Who is the guy with Abs of Steel that rescued Elizabeth on Spoon Island? I'm assuming it's the person who has been mysteriously opening and closing the secret passageways, slashing portraits, and shining eerie lights in the dark. My guess is that it's a long-lost Cassadine. Or maybe it's Jasper Jax, who washed ashore and needs a place to hide out from Sonny.
The character of Matt Hunter is so lonely and pathetic that he got drunk alone at his own party. Writers, please, do something to make this guy interesting and less bitter. There is plenty of room for several interesting sexy doctors in a hospital. Just check out Grey's Anatomy if you don't believe me.
The "Hate On Elizabeth Webber Fan Club" must be at capacity in Port Charles. Do they have meetings somewhere in the hospital? Lately, everyone from Ethan, to Luke, to Lulu, to Maxie, to Lucky, has been attacking Elizabeth for her life choices. Monica was the latest to join in the Liz-bashing this week. As Elizabeth was lying in the trauma unit, Monica was berating Liz for leaving her children in daycare and making cracks about Liz's parenting skills. I've had enough! No, Elizabeth isn't perfect, but who in this town is? Alexis has children with three different men. Sam has slept with Sonny, Jax, and Jason, and so has Carly. So, why is Liz suddenly the Devil in everyone's eyes?
I couldn't help but laugh at the number of times Patrick and Robin called Lisa "that crazy bitch" while trying to find her on that cruise.

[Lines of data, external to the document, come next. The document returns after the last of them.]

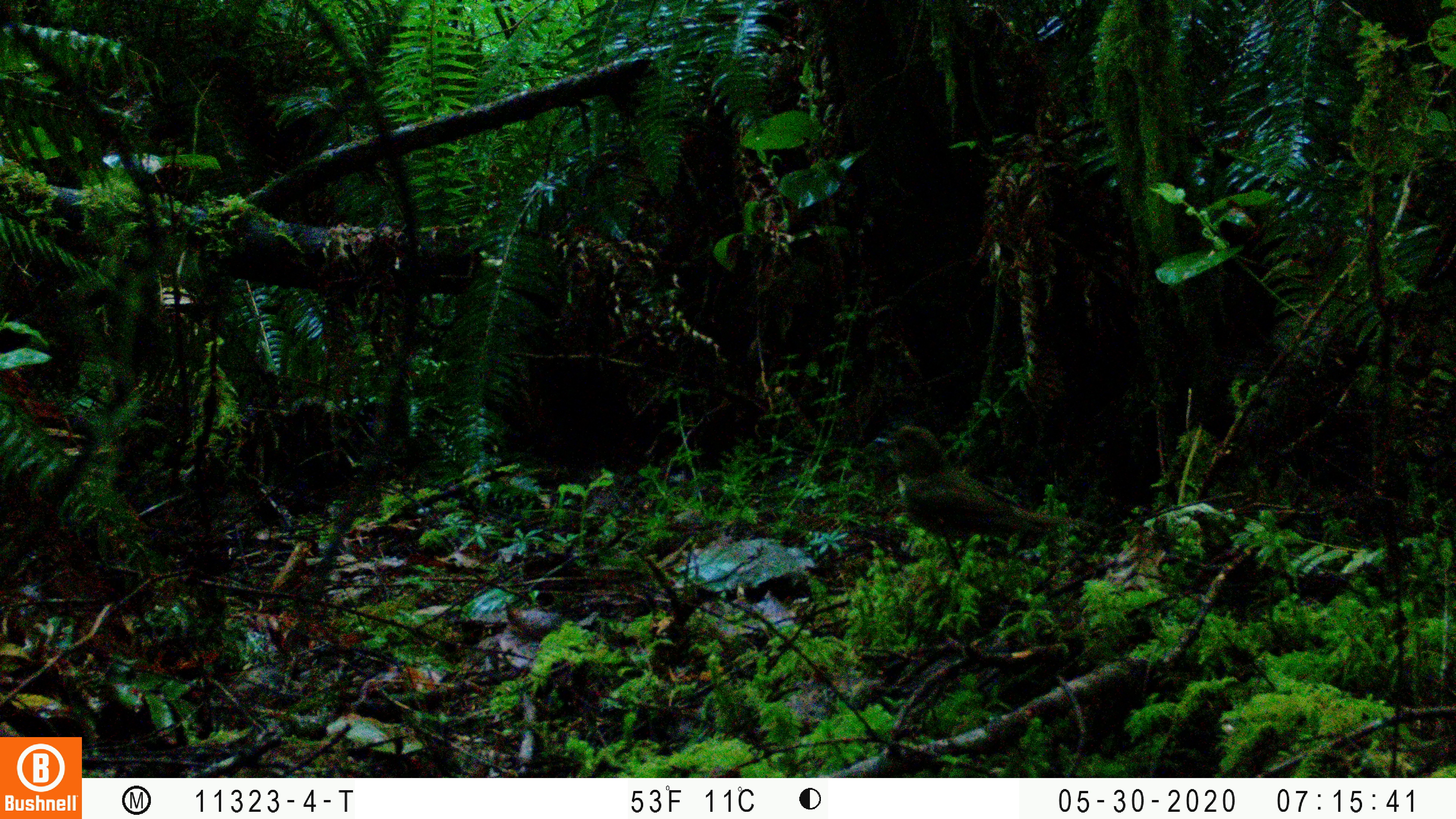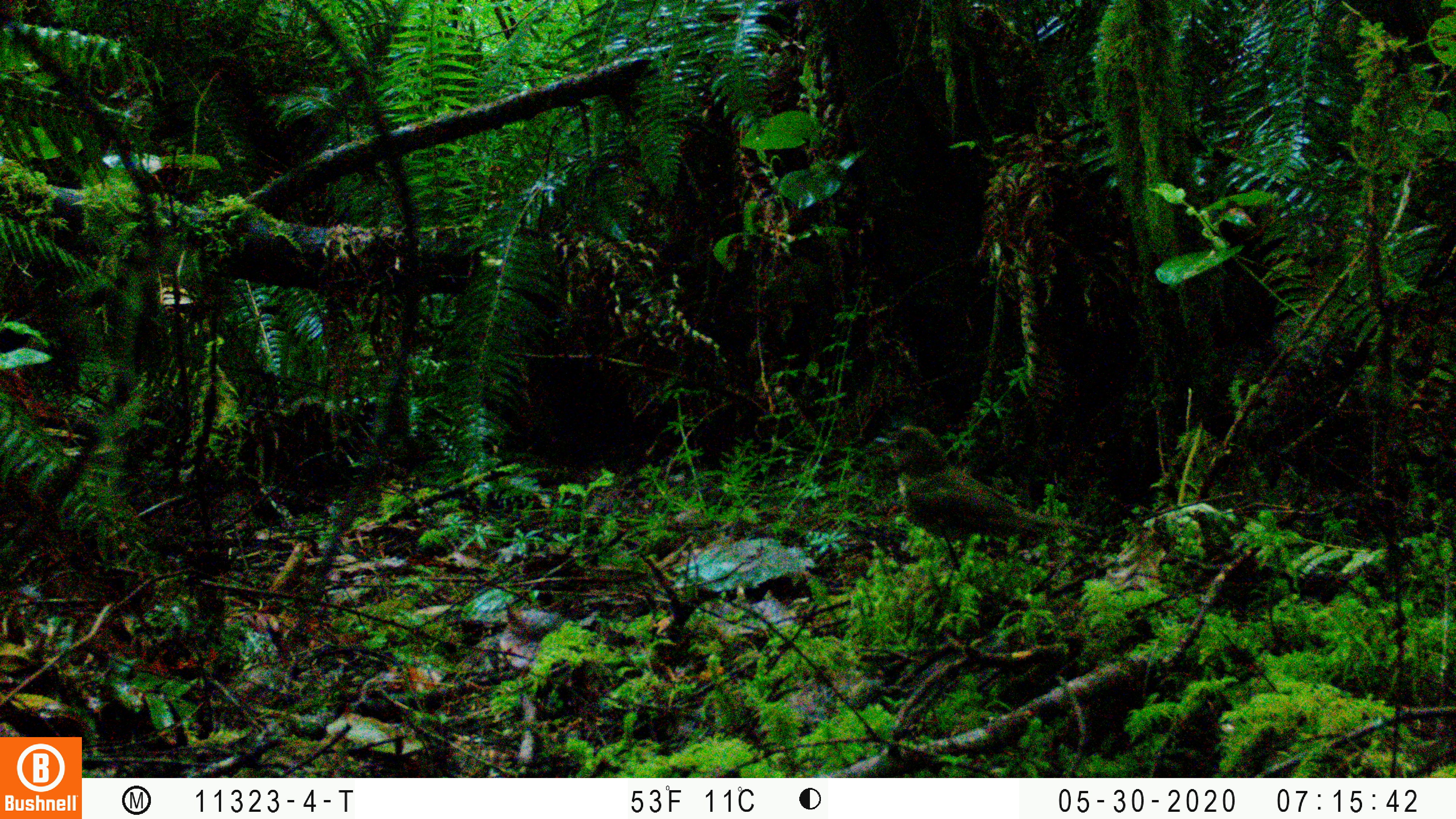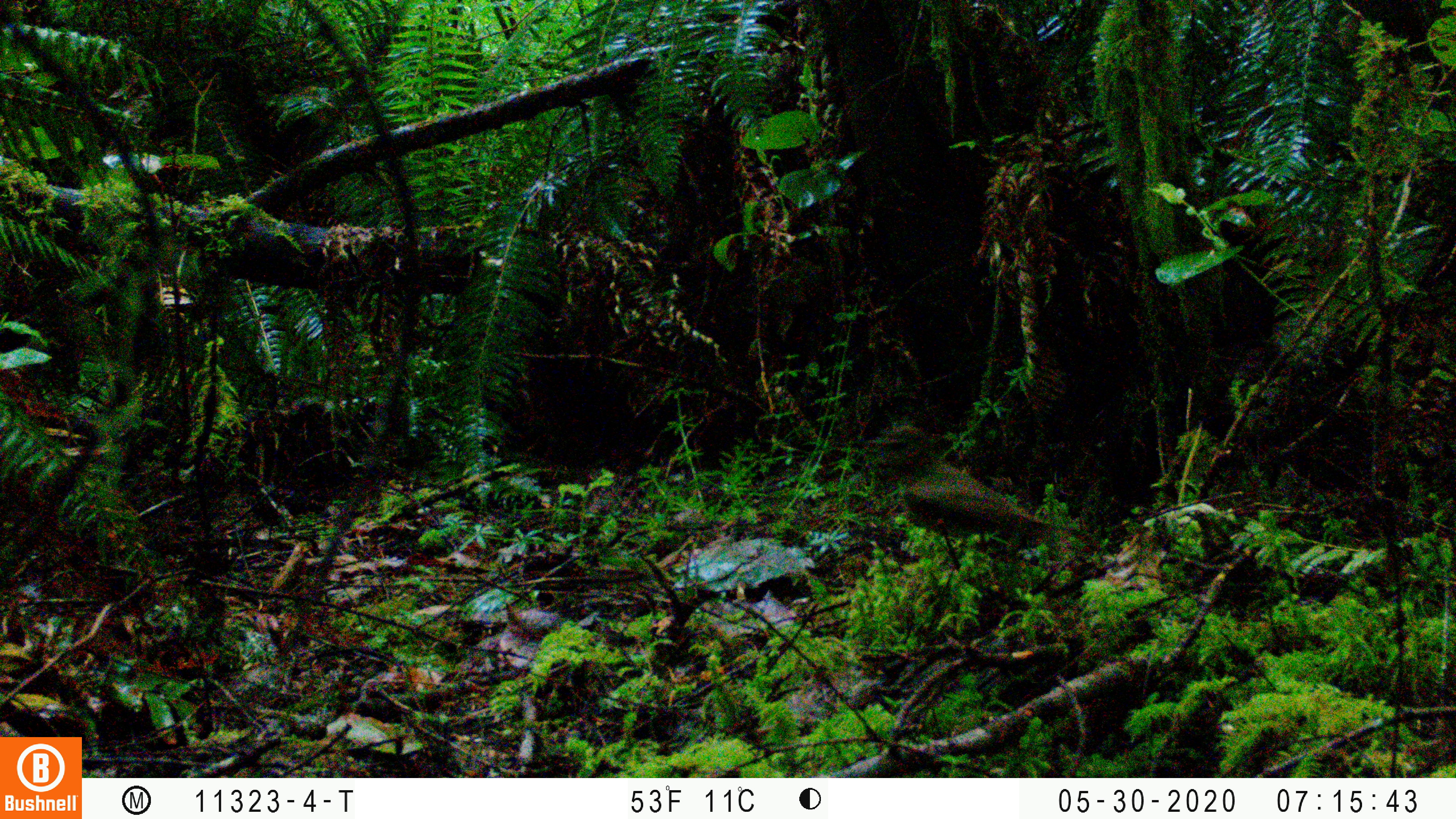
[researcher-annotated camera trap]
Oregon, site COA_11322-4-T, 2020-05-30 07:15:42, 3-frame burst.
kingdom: Animalia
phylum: Chordata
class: Aves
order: Passeriformes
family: Turdidae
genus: Catharus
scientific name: Catharus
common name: brown thrushes and nightingale-thrushes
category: catharus species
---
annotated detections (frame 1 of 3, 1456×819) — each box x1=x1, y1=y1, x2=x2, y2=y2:
catharus species: x1=873, y1=420, x2=1057, y2=542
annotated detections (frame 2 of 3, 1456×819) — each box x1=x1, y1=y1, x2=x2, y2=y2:
catharus species: x1=876, y1=422, x2=1059, y2=541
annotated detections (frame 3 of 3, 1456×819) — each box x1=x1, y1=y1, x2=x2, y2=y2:
catharus species: x1=876, y1=422, x2=1049, y2=538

Sober Luke is rocking. We've watched him through Crown-colored shot glasses for years, but this guy still has all the Luke charm and wit we've come to love. He also seems to have a new clarity that is refreshing. I wasn't sure at first, but I think sober Luke actually may be more interesting than the Luke that knocks back booze like I do water.

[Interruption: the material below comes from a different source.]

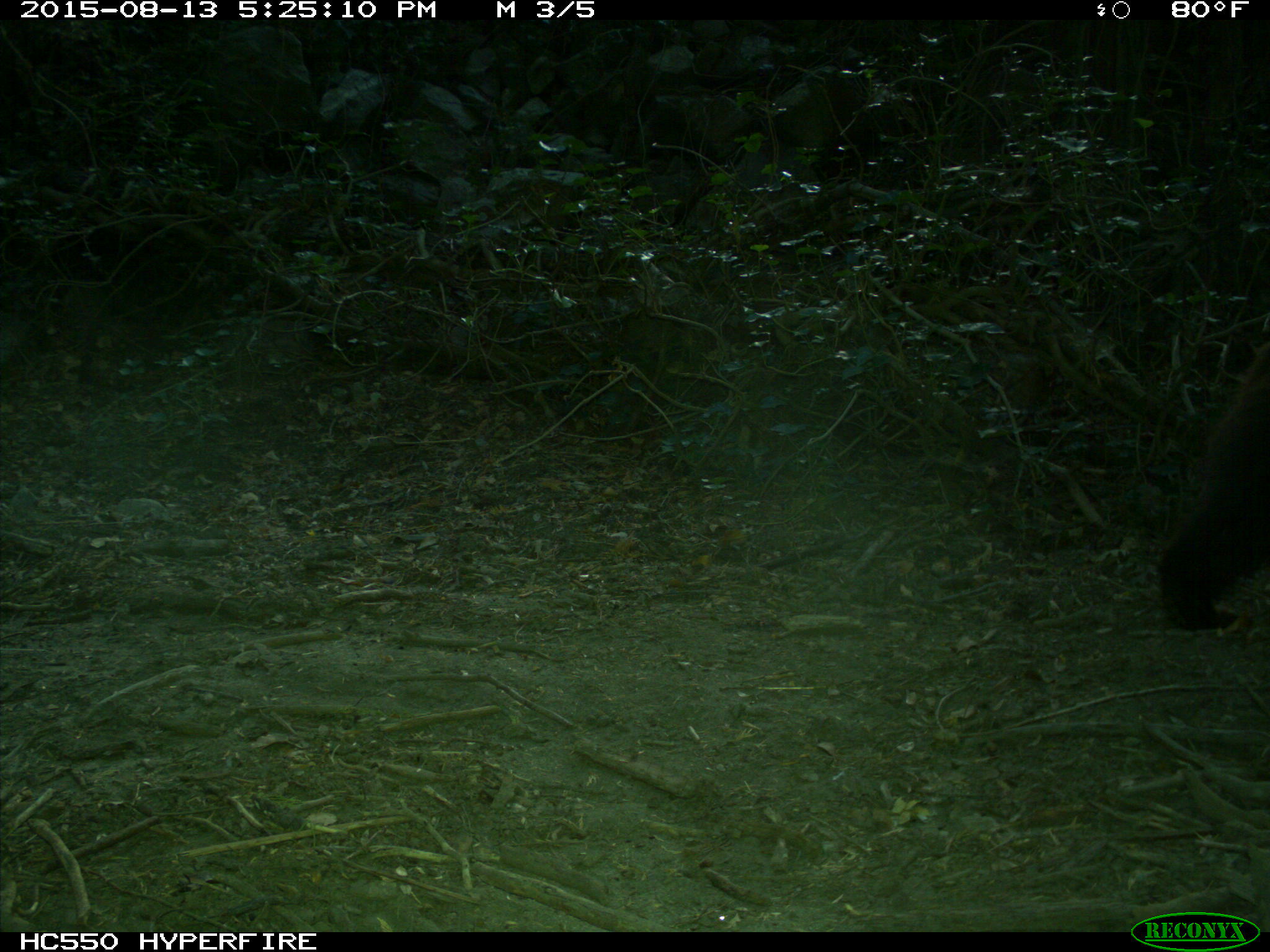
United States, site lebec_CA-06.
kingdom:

Is Olivia pregnant or ill? I've watched soaps long enough to know that dizzy, fainting women are either one or the other. My apologies to Olivia fans, but I'm hoping for the latter. Sonny already has Kate around to reminiscence about his horrific Bensonhurst childhood.
Fans of Jerry Jax, a.k.a. actor Sebastian Roche, he's been popping up on The Vampire Diaries on the CW. I loved his take on Jerry Jax, and I can't wait to see what kind of crazy he unleashes in Mystic Falls. Those of you who have never watched the show, be warned. This is a violent vampire show with plenty of love triangles, full of all the bloody goriness one would expect in this genre.
(Johnny chastises Anthony for helping Lisa, who is terrorizing the town with syringes full of drugs.)
Anthony: "I didn't know she was going to wake up some sort of Frankenneedle!"
(Luke offers Alexis coffee without his usual Scotch included.)
Luke: "I'm dry as a big patch of psoriasis."
Alexis: "Well that's disgusting, and I'm very happy for you."